The fragmented structure of the crypto asset market is merely a ‘exchange-specific issue,’ but when price gaps occur due to liquidations, active managers can intervene as liquidity providers, creating an advantage in extracting alpha from the market’s microstructure.

The Supply-Demand Structure Supporting Long-Term Valuation of Bitcoin

The long-term investment thesis remains unchanged. Bekhazi clearly points out that the structural inflow of ETFs and institutional investors, within a fixed and predictable Bitcoin supply, is an essential source of demand. This supply-demand imbalance supports long-term valuation even if short-term price movements appear sluggish.

Ethereum trades below $2,860, down 4.48% over 24 hours. It shows significantly weaker movement compared to Bitcoin, suggesting a defensive positioning decline amid risk aversion.

Divergence Point Between Gold and Bitcoin: ‘Calm’ and ‘Surge’

The rapid rise of gold and silver fits neatly into this framework. As macroeconomic concerns intensify, capital is expected to rotate from Bitcoin to gold. According to the LBMA 2026 forecast survey, analysts expect gold prices to rise about 40% from 2025, with silver nearly doubling.

Bekhazi states that gold is “the ultimate safe haven asset when the world faces difficulties,” especially for governments and central banks that lack the ability to quickly and massively shift funds into Bitcoin. Currently, gold levels exceeding $5,500 per ounce suggest an overheated trading environment, with nominal value increasing by about $1.6 trillion in one day.

In Bekhazi’s view, this rotation phenomenon is not a fundamental change but a cyclical one. The key is not the absolute price but the relative valuation. The Bitcoin-to-gold ratio becomes a more important indicator than superficial performance. Gold first absorbs urgency and scale, while Bitcoin is treated as a balance sheet asset by institutional investors, with its value proposition unfolding over a longer-term horizon.

Moments When Hypotheses Break Down

Bekhazi also clearly states the conditions under which hypotheses completely break down. If Bitcoin is traded as a high-beta tech asset during periods of inflation or crises, the ‘digital gold’ story will fail. Persistent ETF outflows during normal 20% corrections would suggest unwarranted weakness among institutional investors. Additionally, if prices rise while on-chain activity and stablecoin usage collapse, it would indicate a period driven by speculation rather than utility, marking the end of the institutional era.

Current Market Environment

Bitcoin: Amid Japanese bond sell-offs and threats of re-escalating US tariffs, risk aversion is spreading. As of January 29, 2026, it trades around $86,620, down 2.93% over 24 hours. Derivatives data shows traders are more focused on building short positions than aggressive spot selling.

Ethereum: Trading near $2,860, down 4.48% over 24 hours. It shows a notably weaker stance compared to Bitcoin, indicating a decline in defensive positioning amid risk aversion.

Gold & Silver: Gold and silver continue to hit record highs. Sentiment indicators like the JM Bullion Gold Fear & Greed Index show extreme bullishness in precious metals. Conversely, similar sentiment indicators for crypto assets remain in fear.

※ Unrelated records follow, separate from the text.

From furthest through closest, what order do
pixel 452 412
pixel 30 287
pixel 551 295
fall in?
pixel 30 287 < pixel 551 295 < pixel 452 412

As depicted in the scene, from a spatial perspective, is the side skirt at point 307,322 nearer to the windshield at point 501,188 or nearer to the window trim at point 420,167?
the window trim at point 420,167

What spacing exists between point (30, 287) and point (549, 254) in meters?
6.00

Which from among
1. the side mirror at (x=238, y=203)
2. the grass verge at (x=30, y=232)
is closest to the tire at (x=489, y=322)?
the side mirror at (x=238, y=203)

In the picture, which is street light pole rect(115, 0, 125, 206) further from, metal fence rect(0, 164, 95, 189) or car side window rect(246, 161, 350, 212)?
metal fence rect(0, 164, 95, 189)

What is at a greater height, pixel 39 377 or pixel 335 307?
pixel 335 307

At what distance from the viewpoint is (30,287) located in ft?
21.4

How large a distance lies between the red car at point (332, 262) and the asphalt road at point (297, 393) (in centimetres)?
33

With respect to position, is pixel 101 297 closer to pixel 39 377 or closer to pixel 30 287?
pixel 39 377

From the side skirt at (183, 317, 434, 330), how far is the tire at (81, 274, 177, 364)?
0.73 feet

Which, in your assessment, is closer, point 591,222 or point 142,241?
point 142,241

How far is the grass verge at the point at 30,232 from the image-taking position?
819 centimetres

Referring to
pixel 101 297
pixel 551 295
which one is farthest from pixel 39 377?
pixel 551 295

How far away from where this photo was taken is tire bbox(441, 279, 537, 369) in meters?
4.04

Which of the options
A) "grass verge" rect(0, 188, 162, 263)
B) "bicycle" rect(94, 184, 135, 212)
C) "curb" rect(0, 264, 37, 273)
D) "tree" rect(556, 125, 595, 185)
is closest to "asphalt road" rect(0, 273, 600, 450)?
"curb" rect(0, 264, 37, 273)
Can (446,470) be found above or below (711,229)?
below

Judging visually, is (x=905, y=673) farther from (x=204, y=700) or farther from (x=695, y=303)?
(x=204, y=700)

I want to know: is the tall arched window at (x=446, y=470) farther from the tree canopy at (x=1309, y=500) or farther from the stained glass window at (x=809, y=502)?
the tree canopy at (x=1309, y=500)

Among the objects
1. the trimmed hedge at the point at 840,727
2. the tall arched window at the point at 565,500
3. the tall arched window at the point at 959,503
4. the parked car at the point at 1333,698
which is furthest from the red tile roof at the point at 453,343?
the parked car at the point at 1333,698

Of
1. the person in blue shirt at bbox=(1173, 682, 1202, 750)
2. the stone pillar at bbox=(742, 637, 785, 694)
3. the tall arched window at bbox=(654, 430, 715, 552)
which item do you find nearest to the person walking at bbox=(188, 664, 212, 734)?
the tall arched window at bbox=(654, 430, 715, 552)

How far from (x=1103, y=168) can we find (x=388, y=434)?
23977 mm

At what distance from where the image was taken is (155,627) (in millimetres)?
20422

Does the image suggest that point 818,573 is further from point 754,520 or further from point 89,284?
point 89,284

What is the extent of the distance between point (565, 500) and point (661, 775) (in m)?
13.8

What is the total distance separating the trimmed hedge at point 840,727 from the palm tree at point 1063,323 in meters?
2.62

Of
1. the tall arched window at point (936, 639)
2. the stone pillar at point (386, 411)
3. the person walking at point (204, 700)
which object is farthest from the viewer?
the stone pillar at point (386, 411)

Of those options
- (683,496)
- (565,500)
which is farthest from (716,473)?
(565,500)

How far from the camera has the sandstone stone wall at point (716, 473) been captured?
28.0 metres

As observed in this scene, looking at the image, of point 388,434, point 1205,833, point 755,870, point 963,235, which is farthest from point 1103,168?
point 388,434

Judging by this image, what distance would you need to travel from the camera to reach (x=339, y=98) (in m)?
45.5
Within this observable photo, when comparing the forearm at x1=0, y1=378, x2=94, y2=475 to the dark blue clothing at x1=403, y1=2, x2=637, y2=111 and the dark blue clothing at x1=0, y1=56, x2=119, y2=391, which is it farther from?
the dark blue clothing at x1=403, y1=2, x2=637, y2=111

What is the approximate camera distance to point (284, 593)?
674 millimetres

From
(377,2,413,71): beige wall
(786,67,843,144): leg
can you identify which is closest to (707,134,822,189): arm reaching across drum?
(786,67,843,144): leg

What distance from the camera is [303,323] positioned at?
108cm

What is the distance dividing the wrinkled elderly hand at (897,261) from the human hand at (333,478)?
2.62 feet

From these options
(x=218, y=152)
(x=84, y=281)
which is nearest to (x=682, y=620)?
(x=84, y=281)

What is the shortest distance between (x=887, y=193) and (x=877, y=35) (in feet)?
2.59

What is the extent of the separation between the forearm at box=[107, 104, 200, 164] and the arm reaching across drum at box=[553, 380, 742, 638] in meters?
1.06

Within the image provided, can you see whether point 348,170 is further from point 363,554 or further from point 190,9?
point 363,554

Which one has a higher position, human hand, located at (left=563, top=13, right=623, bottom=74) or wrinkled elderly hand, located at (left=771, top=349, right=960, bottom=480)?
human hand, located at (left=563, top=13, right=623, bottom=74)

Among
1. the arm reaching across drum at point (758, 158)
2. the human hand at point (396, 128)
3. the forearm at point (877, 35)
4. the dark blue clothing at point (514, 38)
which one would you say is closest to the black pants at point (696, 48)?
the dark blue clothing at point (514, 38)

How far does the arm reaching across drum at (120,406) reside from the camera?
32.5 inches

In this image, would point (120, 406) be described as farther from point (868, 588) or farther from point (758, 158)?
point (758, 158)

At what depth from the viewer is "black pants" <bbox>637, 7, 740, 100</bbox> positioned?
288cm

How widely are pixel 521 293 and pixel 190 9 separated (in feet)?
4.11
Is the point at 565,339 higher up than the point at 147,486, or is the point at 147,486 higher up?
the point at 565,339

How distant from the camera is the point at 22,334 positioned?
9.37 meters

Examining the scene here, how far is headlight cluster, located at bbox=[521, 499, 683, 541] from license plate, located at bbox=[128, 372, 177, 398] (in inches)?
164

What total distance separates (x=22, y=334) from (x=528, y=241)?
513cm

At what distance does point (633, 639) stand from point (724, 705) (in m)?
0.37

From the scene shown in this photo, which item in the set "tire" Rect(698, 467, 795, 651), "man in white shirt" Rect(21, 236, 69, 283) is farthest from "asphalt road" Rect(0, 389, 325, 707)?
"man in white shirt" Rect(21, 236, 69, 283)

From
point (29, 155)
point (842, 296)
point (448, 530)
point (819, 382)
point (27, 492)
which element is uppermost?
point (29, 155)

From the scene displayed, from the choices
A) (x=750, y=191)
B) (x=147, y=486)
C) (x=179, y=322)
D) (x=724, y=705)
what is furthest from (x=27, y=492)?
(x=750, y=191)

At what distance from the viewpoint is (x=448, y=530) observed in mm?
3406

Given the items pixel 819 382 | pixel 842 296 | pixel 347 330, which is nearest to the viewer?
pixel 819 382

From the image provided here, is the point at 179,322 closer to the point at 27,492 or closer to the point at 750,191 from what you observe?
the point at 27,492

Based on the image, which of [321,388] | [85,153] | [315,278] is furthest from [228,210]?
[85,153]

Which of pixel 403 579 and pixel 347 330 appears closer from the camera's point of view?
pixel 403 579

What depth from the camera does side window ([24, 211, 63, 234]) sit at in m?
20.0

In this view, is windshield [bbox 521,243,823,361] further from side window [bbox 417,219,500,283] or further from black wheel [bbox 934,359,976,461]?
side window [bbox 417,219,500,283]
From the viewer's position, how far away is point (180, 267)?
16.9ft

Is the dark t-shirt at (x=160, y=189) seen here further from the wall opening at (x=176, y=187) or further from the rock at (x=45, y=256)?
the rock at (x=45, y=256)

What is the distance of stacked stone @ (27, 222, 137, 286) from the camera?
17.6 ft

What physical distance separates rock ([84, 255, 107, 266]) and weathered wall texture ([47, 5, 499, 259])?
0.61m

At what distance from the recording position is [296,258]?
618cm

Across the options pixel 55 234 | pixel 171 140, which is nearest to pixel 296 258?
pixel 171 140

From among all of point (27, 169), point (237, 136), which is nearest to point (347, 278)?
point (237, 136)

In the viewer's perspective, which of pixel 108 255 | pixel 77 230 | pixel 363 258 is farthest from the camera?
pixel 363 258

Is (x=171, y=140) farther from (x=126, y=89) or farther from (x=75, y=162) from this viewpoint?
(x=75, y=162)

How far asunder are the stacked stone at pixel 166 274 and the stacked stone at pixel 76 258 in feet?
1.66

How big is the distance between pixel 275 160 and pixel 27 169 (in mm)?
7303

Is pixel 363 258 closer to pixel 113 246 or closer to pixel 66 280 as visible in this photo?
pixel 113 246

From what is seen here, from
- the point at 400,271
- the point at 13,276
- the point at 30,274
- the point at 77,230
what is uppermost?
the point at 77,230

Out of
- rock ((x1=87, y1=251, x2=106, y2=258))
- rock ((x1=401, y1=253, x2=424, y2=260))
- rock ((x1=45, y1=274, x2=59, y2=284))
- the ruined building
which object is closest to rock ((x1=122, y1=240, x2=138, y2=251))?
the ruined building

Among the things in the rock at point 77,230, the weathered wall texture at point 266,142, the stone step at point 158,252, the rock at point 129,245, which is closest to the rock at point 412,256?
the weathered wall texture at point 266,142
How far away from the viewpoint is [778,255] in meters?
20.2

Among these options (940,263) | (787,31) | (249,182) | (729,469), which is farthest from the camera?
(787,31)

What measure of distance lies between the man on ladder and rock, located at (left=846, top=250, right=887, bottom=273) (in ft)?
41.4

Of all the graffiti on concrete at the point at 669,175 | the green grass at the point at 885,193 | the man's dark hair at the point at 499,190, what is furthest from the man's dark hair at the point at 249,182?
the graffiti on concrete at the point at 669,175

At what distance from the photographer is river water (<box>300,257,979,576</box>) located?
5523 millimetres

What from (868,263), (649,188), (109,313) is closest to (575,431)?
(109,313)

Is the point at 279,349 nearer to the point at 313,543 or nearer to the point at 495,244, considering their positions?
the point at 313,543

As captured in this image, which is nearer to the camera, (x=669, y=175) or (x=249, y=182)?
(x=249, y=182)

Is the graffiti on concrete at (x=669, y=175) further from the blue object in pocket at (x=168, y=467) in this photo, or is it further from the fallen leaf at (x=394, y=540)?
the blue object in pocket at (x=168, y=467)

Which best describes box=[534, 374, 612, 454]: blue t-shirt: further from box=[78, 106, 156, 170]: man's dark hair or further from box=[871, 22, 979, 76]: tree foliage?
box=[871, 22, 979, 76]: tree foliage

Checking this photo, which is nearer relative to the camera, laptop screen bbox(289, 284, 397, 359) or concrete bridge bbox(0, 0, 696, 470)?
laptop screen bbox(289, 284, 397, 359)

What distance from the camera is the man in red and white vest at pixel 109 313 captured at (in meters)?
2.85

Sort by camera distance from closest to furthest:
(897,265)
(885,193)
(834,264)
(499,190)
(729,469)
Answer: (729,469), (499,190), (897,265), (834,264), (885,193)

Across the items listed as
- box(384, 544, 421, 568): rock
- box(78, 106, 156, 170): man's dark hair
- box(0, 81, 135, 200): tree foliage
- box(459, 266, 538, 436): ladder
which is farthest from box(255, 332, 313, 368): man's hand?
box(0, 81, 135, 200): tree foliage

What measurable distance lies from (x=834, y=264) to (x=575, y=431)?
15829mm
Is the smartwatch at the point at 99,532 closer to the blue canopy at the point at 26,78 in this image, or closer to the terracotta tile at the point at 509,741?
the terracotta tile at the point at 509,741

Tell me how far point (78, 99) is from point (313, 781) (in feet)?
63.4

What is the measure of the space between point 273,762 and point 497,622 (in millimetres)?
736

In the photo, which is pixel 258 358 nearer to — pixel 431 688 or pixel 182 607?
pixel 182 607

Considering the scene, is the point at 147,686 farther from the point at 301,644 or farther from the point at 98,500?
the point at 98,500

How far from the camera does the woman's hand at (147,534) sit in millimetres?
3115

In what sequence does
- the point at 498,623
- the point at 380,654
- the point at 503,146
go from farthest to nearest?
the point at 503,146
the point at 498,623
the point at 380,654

Nikkei 225: The Japanese Nikkei 225 fell 1.28%, and markets across Asia-Pacific also declined. The threat of tariffs related to Greenland, reinforced by President Donald Trump, caused Wall Street to record its worst trading in three months, shaking global risk sentiment.

While Bitcoin’s price movements over the past 24 hours are far from ‘calm,’ the market is still testing whether Bitcoin can maintain stability. Meanwhile, gold continues to absorb macroeconomic stress. Whether the relative underperformance signals maturity or a temporary valuation distortion will determine the next cycle.